Visibility answers a different question: “What do I actually have?” Not what I think I have. Not what my infrastructure-as-code says I should have. What’s literally sitting in my AWS account right now, across every region, costing money and potentially exposing attack surface.

These are different problems. Most teams invest heavily in the first one and almost nothing in the second. Then they’re surprised when the AWS bill has $200/month in resources nobody remembers creating.

What CloudWatch dashboards actually cover

Let me be specific about what you get and don’t get with CloudWatch dashboards.
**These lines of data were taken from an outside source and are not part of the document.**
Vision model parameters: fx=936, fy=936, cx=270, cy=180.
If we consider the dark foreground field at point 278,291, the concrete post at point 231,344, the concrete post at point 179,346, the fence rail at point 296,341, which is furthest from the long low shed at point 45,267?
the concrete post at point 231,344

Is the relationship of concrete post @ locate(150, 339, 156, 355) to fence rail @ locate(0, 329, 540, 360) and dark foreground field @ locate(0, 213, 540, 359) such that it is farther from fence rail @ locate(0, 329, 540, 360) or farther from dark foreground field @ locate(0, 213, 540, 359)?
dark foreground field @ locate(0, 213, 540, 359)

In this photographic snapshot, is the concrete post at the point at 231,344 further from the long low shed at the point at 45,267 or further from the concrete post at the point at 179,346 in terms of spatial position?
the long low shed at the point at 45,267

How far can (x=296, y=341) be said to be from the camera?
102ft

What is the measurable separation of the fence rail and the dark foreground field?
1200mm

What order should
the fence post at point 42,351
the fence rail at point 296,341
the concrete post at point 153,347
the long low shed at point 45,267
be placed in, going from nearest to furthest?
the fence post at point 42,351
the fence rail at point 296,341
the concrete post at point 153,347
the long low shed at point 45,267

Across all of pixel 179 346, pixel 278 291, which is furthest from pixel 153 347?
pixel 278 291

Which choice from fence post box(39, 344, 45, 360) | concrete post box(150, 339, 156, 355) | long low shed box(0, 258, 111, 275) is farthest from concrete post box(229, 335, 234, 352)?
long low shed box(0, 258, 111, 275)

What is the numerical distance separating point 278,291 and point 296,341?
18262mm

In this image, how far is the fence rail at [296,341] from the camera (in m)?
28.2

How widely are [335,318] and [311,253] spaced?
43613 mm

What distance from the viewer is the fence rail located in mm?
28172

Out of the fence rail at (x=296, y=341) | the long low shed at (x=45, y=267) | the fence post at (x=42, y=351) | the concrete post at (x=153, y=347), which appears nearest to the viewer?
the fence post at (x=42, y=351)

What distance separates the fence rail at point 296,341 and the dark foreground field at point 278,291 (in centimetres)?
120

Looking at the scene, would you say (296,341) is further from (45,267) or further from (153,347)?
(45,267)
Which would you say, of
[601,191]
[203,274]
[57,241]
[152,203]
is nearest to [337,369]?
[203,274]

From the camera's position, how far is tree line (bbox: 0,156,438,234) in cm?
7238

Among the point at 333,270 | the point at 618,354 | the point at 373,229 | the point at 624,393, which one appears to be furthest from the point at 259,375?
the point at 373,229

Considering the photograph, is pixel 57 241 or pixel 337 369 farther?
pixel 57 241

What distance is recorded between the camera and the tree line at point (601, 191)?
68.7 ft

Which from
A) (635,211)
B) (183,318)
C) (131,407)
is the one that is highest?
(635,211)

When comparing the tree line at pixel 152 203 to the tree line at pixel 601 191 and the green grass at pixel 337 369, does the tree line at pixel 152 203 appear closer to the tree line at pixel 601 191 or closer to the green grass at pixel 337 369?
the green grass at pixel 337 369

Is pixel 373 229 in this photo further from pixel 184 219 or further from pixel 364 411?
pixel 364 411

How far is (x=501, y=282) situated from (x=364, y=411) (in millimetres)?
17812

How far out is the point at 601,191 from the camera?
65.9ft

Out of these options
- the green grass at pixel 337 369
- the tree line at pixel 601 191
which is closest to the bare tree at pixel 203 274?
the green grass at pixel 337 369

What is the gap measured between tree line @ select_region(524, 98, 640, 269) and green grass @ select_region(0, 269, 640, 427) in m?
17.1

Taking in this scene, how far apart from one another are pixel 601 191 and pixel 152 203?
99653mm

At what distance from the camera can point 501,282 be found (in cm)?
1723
You get per-resource metrics for services you’ve deployed. CPU, memory (with the CloudWatch agent), network, disk, request counts, error rates, latency. You can build dashboards per application, per environment, per team. You can set alarms and route them to SNS, PagerDuty, Slack, wherever.

You don’t get any kind of inventory. CloudWatch has no concept of “show me all resources in this account.” It monitors resources. It doesn’t discover them.

You also don’t get cross-region views without effort. Each dashboard is scoped to a region by default. You can create cross-region dashboards, but you have to manually add widgets for each region. If a resource exists in a region you haven’t added to the dashboard, it’s invisible.

And you don’t get cost data. CloudWatch knows an EC2 instance is running. It doesn’t know that instance is costing you $73/month and hasn’t had meaningful CPU activity in six weeks.

For a small account with five EC2 instances and a database, this is fine. You know what you have. For anything bigger, or for any account that’s been around for more than a year, there are blind spots.

Getting architecture visibility without CloudWatch

So what does work? A few approaches, from manual to automated.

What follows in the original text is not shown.